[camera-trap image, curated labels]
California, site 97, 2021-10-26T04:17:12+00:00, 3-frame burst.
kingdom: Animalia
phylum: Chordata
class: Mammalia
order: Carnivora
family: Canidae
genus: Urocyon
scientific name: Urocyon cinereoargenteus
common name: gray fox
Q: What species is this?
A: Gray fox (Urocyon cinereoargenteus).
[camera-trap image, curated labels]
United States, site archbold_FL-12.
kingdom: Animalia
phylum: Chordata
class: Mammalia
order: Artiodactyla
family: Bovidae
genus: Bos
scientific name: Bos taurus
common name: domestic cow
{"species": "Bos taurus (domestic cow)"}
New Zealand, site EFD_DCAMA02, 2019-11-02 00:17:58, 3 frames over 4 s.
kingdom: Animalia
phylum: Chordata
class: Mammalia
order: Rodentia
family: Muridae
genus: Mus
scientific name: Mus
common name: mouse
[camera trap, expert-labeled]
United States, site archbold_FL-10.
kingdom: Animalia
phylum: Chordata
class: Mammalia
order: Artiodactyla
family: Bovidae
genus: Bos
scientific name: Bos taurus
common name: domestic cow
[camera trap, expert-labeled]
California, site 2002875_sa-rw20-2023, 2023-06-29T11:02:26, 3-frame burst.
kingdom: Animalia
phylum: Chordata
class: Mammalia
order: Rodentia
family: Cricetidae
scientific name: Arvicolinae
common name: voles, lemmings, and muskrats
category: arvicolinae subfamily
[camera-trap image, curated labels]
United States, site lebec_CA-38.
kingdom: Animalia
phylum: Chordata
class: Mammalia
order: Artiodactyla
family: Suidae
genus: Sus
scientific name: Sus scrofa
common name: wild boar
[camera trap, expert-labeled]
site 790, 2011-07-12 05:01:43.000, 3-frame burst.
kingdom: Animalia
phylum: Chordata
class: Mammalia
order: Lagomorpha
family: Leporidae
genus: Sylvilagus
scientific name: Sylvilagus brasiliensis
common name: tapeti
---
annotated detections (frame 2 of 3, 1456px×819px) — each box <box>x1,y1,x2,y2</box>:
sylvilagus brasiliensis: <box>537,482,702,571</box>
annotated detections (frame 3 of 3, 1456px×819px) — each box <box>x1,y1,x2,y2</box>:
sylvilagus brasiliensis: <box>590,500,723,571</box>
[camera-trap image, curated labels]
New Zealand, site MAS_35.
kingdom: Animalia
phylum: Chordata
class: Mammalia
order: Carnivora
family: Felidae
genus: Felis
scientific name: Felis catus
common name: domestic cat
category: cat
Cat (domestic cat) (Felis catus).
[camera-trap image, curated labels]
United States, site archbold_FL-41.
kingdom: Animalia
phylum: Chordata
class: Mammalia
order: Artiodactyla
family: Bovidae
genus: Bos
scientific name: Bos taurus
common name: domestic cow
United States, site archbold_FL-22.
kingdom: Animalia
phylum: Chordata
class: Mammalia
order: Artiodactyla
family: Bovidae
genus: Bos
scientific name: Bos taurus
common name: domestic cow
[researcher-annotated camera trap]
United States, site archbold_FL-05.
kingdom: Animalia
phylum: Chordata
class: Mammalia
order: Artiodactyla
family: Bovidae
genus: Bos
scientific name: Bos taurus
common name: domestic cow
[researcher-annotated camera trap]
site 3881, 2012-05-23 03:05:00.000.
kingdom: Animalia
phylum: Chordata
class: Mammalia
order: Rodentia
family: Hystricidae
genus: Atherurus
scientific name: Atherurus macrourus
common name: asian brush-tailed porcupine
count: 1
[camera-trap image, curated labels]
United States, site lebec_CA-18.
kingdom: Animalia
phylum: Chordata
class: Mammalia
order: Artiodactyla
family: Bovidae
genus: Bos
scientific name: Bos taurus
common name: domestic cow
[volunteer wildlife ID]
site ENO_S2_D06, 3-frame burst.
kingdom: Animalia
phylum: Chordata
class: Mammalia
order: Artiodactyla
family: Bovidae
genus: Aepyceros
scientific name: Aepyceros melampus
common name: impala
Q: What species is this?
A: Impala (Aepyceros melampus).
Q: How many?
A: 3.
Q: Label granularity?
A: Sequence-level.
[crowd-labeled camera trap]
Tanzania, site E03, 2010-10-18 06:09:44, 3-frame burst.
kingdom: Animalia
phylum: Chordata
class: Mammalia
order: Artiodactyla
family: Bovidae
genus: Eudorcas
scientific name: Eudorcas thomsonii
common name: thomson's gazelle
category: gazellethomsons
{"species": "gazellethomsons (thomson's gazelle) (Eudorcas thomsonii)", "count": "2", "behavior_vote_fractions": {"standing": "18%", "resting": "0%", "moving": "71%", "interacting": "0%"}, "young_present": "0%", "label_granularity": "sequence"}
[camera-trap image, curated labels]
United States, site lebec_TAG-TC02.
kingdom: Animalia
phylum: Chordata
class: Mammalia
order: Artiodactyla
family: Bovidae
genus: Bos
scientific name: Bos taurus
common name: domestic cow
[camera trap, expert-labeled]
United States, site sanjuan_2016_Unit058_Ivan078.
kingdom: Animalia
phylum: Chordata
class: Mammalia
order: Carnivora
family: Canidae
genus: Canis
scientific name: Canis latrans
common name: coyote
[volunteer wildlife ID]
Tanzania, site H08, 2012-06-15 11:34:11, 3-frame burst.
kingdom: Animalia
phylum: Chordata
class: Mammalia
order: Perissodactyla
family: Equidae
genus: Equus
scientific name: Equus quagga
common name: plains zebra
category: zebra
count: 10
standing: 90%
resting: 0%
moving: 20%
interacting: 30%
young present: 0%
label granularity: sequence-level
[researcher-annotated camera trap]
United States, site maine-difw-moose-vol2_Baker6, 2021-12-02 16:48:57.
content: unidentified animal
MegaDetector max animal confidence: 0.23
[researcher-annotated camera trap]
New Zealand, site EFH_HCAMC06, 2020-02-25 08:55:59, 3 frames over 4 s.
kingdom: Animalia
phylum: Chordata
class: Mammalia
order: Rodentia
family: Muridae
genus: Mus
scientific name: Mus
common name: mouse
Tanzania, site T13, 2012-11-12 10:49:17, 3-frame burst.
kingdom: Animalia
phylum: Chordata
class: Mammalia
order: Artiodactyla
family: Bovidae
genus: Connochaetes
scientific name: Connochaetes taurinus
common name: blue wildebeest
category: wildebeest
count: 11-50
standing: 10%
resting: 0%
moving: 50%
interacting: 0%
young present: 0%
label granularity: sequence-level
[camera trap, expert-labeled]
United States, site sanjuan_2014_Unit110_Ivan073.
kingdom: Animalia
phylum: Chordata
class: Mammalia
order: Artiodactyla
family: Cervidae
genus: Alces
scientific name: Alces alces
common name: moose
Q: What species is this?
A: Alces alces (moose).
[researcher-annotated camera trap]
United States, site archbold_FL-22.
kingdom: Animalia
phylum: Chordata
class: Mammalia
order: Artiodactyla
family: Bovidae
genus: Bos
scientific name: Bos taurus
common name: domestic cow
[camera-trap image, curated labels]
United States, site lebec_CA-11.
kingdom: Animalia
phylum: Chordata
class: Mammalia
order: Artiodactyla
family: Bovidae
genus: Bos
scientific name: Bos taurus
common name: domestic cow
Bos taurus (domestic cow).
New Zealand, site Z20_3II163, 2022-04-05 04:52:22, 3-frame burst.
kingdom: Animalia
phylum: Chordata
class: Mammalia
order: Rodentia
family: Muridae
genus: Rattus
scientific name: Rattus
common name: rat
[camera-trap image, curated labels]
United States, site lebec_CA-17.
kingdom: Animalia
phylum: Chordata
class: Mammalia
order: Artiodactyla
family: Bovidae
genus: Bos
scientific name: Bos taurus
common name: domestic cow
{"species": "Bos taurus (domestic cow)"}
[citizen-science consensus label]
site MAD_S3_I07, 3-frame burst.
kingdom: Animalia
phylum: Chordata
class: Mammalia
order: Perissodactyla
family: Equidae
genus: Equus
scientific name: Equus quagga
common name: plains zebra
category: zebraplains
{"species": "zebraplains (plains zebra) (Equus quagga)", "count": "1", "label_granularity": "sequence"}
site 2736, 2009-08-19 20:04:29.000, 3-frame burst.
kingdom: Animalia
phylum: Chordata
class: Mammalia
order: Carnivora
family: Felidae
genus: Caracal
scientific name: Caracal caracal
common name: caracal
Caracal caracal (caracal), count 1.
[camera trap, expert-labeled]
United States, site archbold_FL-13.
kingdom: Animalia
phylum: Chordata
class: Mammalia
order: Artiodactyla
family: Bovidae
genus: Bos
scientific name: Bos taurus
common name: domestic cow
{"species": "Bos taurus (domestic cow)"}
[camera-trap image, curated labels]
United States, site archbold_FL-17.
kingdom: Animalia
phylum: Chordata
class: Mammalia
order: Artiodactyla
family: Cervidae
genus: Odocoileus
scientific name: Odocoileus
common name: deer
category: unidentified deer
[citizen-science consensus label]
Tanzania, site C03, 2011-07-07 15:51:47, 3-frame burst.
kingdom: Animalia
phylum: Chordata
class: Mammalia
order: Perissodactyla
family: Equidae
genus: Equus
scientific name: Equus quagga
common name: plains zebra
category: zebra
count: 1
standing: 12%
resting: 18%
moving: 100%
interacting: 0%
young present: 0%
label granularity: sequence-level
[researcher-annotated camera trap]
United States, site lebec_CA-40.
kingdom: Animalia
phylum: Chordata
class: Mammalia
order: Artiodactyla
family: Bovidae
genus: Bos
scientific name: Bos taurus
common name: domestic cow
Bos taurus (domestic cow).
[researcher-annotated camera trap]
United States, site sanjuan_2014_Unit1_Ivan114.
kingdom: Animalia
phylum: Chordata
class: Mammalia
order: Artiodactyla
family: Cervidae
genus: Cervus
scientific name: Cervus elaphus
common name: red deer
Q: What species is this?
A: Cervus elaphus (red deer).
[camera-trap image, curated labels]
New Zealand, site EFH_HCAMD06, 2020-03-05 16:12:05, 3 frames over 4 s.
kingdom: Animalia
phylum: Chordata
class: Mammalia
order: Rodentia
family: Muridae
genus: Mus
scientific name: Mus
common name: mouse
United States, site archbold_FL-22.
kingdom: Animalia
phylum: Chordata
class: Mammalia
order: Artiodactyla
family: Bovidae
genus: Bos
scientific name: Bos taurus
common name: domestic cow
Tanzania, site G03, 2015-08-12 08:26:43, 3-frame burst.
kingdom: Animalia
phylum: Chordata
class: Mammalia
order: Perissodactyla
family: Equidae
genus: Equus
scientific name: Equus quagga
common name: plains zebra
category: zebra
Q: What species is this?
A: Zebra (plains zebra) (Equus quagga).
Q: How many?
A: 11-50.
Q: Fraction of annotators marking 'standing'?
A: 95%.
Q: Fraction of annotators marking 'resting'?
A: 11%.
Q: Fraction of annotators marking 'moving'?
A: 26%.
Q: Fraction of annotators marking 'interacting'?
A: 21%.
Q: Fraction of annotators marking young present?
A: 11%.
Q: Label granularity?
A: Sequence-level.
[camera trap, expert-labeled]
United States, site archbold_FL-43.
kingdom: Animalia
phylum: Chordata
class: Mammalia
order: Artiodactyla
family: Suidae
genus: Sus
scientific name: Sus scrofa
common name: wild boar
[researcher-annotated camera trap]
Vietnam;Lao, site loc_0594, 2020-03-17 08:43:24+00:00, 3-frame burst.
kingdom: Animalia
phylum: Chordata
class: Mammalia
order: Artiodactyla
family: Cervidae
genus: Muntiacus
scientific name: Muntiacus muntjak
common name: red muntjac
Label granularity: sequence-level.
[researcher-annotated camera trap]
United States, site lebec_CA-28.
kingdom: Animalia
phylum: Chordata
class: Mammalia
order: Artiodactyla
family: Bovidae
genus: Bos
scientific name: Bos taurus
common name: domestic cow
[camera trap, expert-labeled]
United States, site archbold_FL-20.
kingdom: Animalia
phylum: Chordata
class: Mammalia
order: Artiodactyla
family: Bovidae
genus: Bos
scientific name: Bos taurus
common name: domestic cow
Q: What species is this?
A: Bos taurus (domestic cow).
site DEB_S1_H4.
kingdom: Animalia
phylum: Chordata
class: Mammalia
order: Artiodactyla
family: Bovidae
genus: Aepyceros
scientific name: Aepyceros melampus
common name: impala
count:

* **What is being asked**
Please say how many lines in the records contain the word "resting", and give only that number.

* **Answer space**
5